Strengths of our work include segmentation of the four ventricles in clinical scans evaluated in multi-center data and more than 1000 scans. We introduced a multi-atlas registration framework based on this segmentation algorithm, and employed it to compute more accurate maps of WMH burden.

No single registration tool, or set of registration parameters, will perform best on all types of image qualities or sequences. By implementing an automated registration assessment step in large scale image analyses, it becomes feasible to test multiple registration pipelines and select the registration with the best performance. This can increase the number successful registrations, and potentially increase the sample size of a study without the need for time intensive manual quality assessment.

In this work, we demonstrated the utility of an automated tool for assessing image registration quality in clinical scans. Importantly, in addition to extracting an additional phenotype from clinical scans – namely the ventricle volume – this image quality assessment step can be implemented in large-scale, automated processing pipelines of clinical MRI data, increasing the utility of such pipelines and offering improved quality of subsequent analysis, ultimately assisting in the translation of such pipelines to the clinic.

Highlights:

  • A deep learning network to segment the full ventricular system in clinical MRI.

  • Automated assessment of registration quality using ventricle overlap.

  • A multi-atlas registration framework using age-specific atlases.

  • Evaluation on 935 clinical scans including multi-center data of 12 sites.

  • The proposed registration quality metric can be used to refine maps of lesion burden.

6. Acknowledgements

This project has been in part supported by the Foundation “De Drie Lichten” in the Netherlands (F.D.); The Netherlands Organisation for Health Research and Development (ZonMw) Project 104003005 (M. de B.); the European Union’s Horizon 2020 research and innovation programme under the Marie Sklodowska-Curie grant agreement No 753896 (M.D.S.); the NIH-NINDS K23NS064052, R01NS082285, and R01NS086905 (N.S.R.); American Heart Association/Bugher Foundation Centers for Stroke Prevention Research and Deane Institute for Integrative Study of Atrial Fibrillation and Stroke (N.S.R.). We gratefully acknowledge the support of NVIDIA Corporation with the donation of the Titan V GPU used for this research.

===============

SET OF TASKS →
1/ According to the ventricle segmentation text, how many sites supplied the multi-center data used in the evaluation?
2/ Write the next part of the ventricle segmentation text, picking up after its last sentence.
The lines after this have no connection to the ventricle segmentation text.

SUPPLIED MATERIAL →
===============

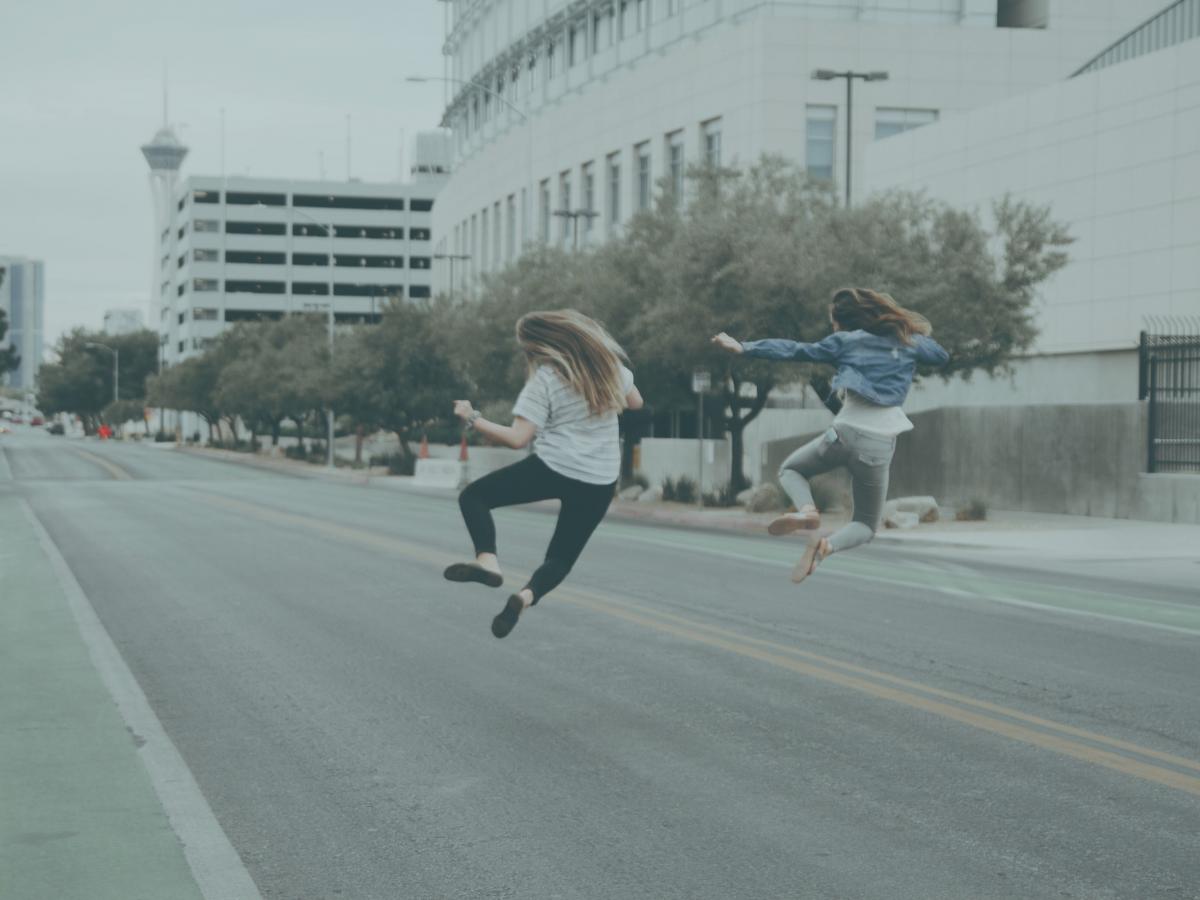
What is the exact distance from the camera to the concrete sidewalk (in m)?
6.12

===============

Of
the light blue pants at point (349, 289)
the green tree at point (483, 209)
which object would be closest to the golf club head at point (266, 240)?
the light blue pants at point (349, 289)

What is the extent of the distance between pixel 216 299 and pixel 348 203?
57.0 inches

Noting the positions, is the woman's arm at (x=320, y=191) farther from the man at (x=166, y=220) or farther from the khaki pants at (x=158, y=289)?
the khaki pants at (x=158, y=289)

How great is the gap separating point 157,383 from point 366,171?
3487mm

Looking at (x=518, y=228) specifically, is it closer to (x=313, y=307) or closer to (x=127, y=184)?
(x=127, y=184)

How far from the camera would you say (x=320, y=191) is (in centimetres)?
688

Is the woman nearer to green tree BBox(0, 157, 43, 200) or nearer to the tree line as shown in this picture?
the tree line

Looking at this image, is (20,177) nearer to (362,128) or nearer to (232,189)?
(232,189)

===============

ANSWER SECTION →
1/ 12 sites.

2/
Part of the Data collection and sharing for this project was funded by the Alzheimer’s Disease Neuroimaging Initiative (ADNI) (National Institutes of Health Grant U01 AG024904) and DOD ADNI (Department of Defense award number W81XWH-12–2-0012). ADNI is funded by the National Institute on Aging, the National Institute of Biomedical Imaging and Bioengineering, and through generous contributions from the following: AbbVie, Alzheimer’s Association; Alzheimer’s Drug Discovery Foundation; Araclon Biotech; BioClinica, Inc.; Biogen; Bristol-Myers Squibb Company; CereSpir, Inc.; Cogstate; Eisai Inc.; Elan Pharmaceuticals, Inc.; Eli Lilly and Company; EuroImmun; F. Hoffmann-La Roche Ltd and its affiliated company Genentech, Inc.; Fujirebio; GE Healthcare; IXICO Ltd.; Janssen Alzheimer Immunotherapy Research and Development, LLC.; Johnson and Johnson Pharmaceutical Research and Development LLC.; Lumosity; Lundbeck; Merck and Co., Inc.; Meso Scale Diagnostics, LLC.; NeuroRx Research; Neurotrack Technologies; Novartis Pharmaceuticals Corporation; Pfizer Inc.; Piramal Imaging; Servier; Takeda Pharmaceutical Company; and Transition Therapeutics. The Canadian Institutes of Health Research is providing funds to support ADNI clinical sites in Canada. Private sector contributions are facilitated by the Foundation for the National Institutes of Health (www.fnih.org). The grantee organization is the Northern California Institute for Research and Education, and the study is coordinated by the Alzheimer’s Therapeutic Research Institute at the University of Southern California. ADNI data are disseminated by the Laboratory for Neuro Imaging at the University of Southern California.

Appendix A. Ventricle segmentation results for the 12 sites of MRI-GENIE. The reported metrics are Dice coefficient (Dice), Jaccard index (Jaccard), true positive rate (TPR), volumetric similarity (VS), Mutual information (MI), Adjusted Rand Index (ARI), intraclass correlation coefficient (ICC), probabilistic distance (PBD), Cohen’s kappa (KAP), Detection Error Rate (DER) and Outline Error Rate (OER).

graphic file with name nihms-1587812-f0002.jpg

Appendix B. List of ADNI 3 IDs used for the computation of the age-specific atlases.

graphic file with name nihms-1587812-f0003.jpg

Appendix C. Gain in registration performance by using the proposed multi-atlas registration method with ventricles overlap instead of the more standard cross-correlation for atlas selection. Left: GASROS. Right: MRI-GENIE. The registration quality with the proposed multi-atlas registration method Qx,b is in green; the registration quality with the proposed multi-atlas registration method using cross-correlation instead ventricle Dice to select the best atlas Qx,bcc is in pink; the overlay of both is purple. ∆b,bcc = Qx,b Qx,bcc, the gain in registration quality by using the proposed multi-atlas registration method with ventricles overlap instead of cross-correlation for the selection of the intermediary atlas is in blue.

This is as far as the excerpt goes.